## What you will do
Please, from the entries below, transcribe exactly the lines that begin at the line with "第357回(2007年08月" and end at the line with "Capítulo 4: La", without the pictures.

## Input data
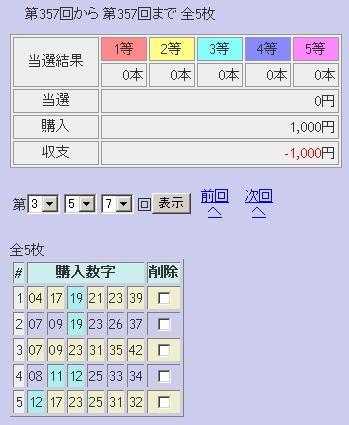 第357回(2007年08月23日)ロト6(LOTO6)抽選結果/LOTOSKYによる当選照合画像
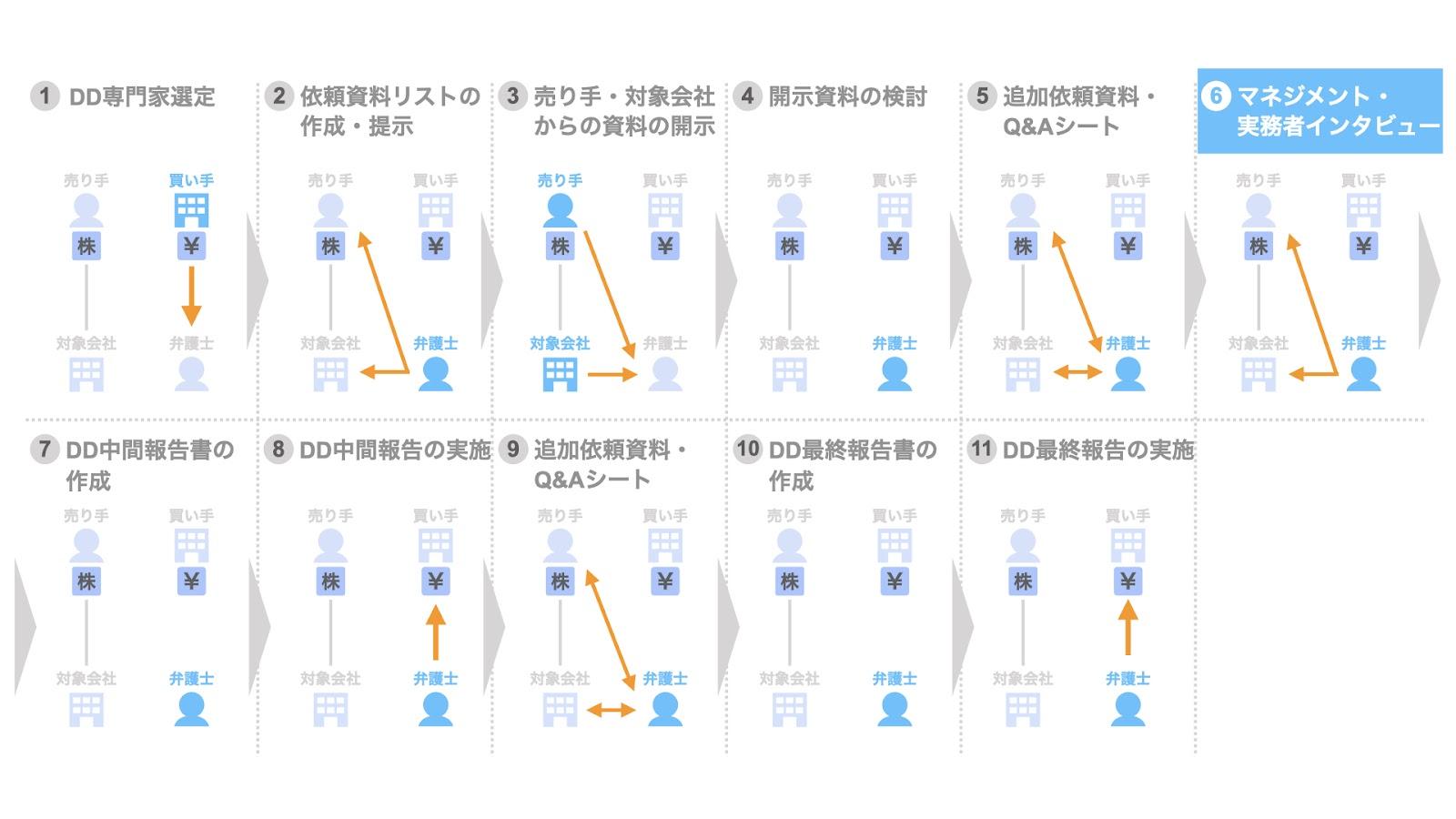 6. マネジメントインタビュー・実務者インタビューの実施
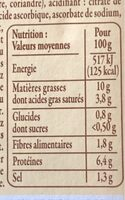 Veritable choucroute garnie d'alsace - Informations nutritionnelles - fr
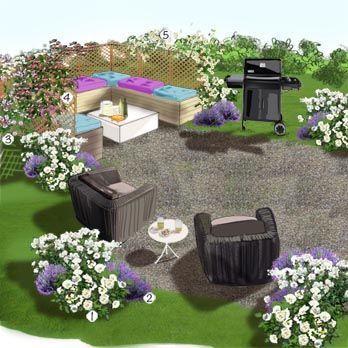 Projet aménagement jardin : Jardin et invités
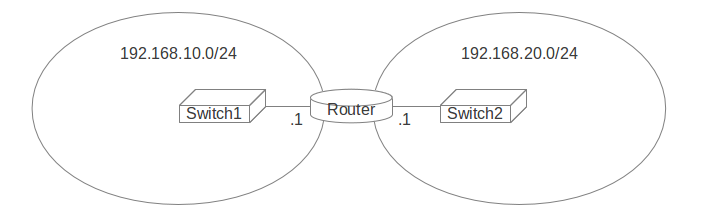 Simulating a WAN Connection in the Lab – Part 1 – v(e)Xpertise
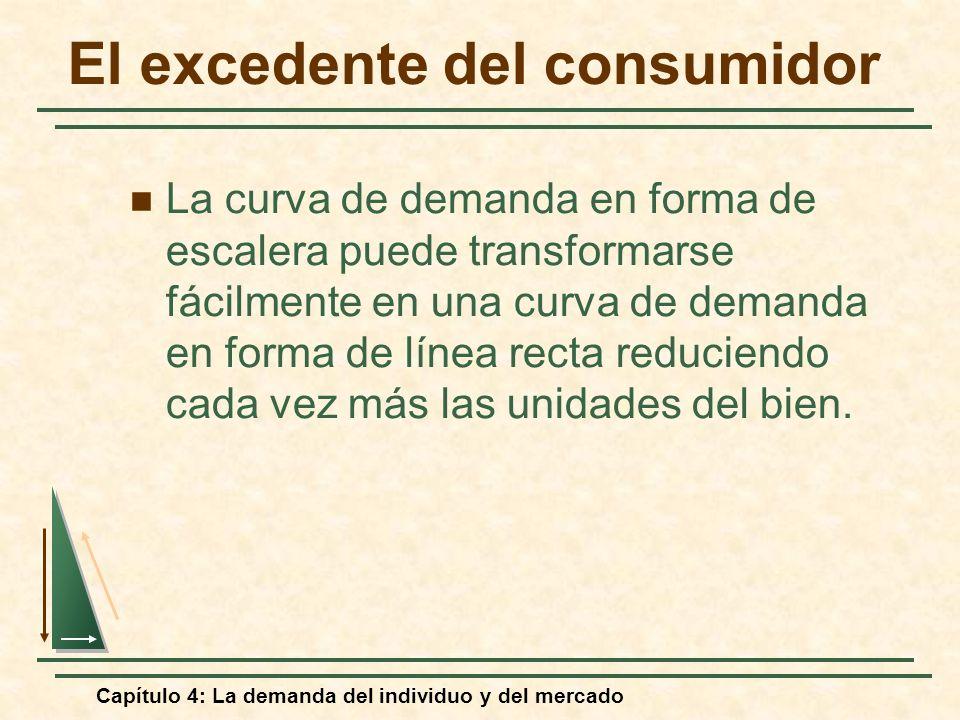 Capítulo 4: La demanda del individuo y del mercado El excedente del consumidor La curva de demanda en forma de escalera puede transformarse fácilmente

==

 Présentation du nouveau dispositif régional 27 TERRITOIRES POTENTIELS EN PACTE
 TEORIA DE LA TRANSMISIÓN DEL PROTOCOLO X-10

---

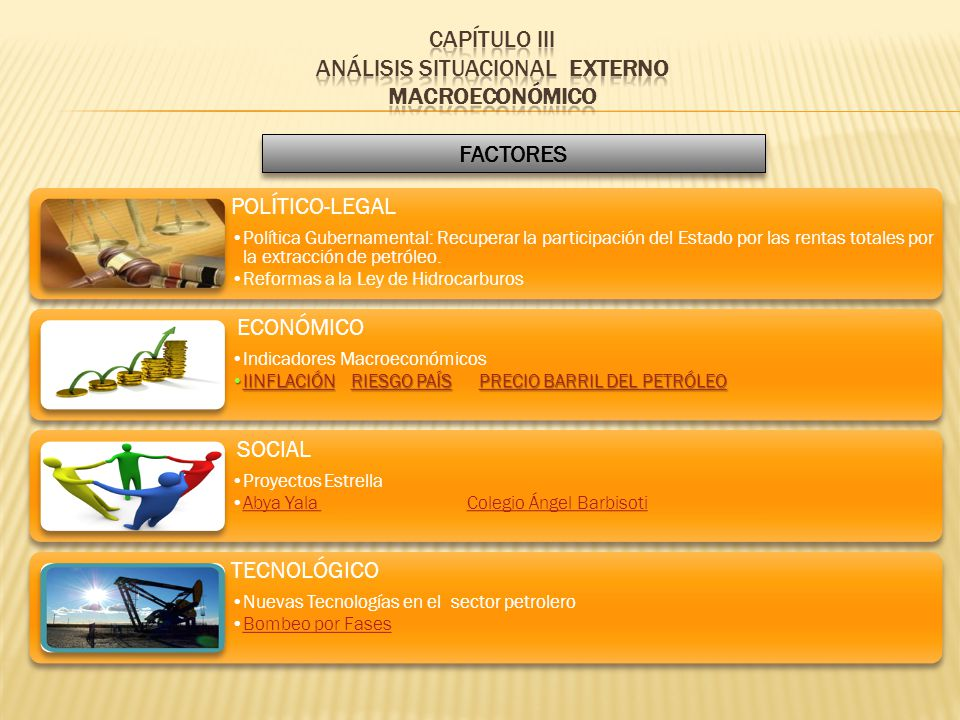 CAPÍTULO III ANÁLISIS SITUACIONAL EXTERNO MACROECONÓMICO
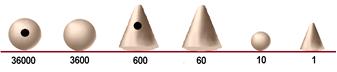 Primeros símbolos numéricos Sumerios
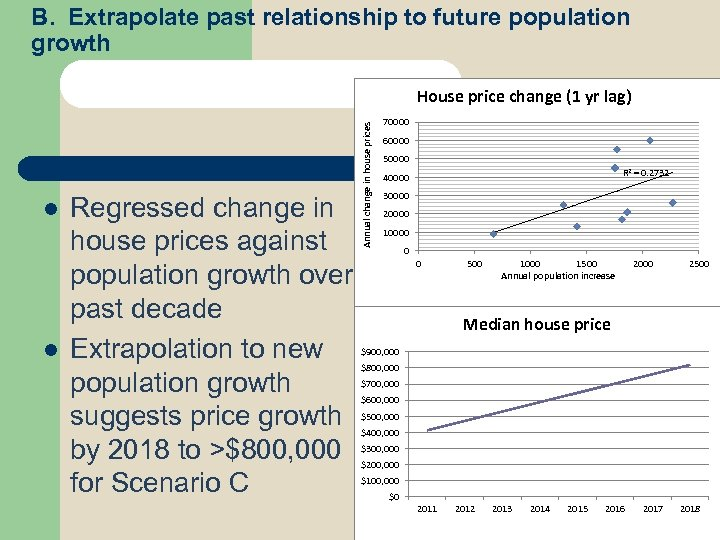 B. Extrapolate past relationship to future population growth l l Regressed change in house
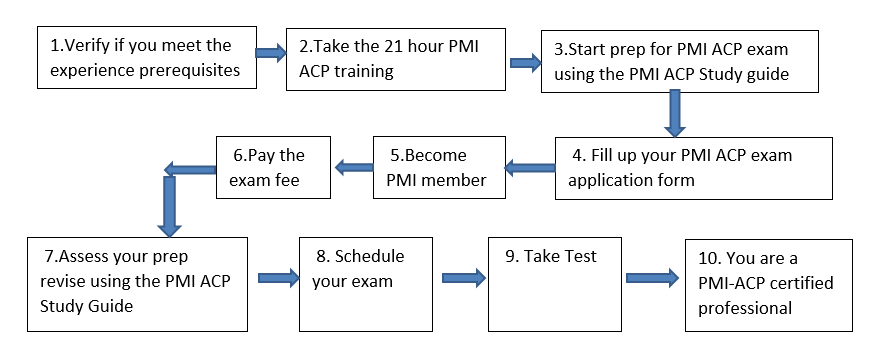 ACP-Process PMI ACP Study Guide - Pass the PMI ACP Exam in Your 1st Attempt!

## Completed exercise
 第357回(2007年08月23日)ロト6(LOTO6)抽選結果/LOTOSKYによる当選照合画像
 6. マネジメントインタビュー・実務者インタビューの実施
 Veritable choucroute garnie d'alsace - Informations nutritionnelles - fr
 Projet aménagement jardin : Jardin et invités
 Simulating a WAN Connection in the Lab – Part 1 – v(e)Xpertise
 Capítulo 4: La demanda del individuo y del mercado El excedente del consumidor La curva de demanda en forma de escalera puede transformarse fácilmente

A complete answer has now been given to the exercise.